━━━ Supplied material

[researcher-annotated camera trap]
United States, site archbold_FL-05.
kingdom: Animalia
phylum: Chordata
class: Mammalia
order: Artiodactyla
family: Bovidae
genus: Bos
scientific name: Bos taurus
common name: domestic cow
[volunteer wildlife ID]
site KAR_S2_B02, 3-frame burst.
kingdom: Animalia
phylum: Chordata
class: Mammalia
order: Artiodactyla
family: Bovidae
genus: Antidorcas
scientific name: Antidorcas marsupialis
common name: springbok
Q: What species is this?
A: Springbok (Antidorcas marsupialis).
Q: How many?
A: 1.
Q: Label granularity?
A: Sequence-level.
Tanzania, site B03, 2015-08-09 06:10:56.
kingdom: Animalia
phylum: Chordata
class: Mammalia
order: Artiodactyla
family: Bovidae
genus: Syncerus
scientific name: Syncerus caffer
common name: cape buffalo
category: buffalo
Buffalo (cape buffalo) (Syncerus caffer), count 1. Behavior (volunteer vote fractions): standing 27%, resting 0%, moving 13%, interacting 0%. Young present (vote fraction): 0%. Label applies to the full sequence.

━━━━━━

Which lines above include the string "name"? Show them.

Solution to this exercise →
scientific name: Bos taurus
common name: domestic cow
scientific name: Antidorcas marsupialis
common name: springbok
scientific name: Syncerus caffer
common name: cape buffalo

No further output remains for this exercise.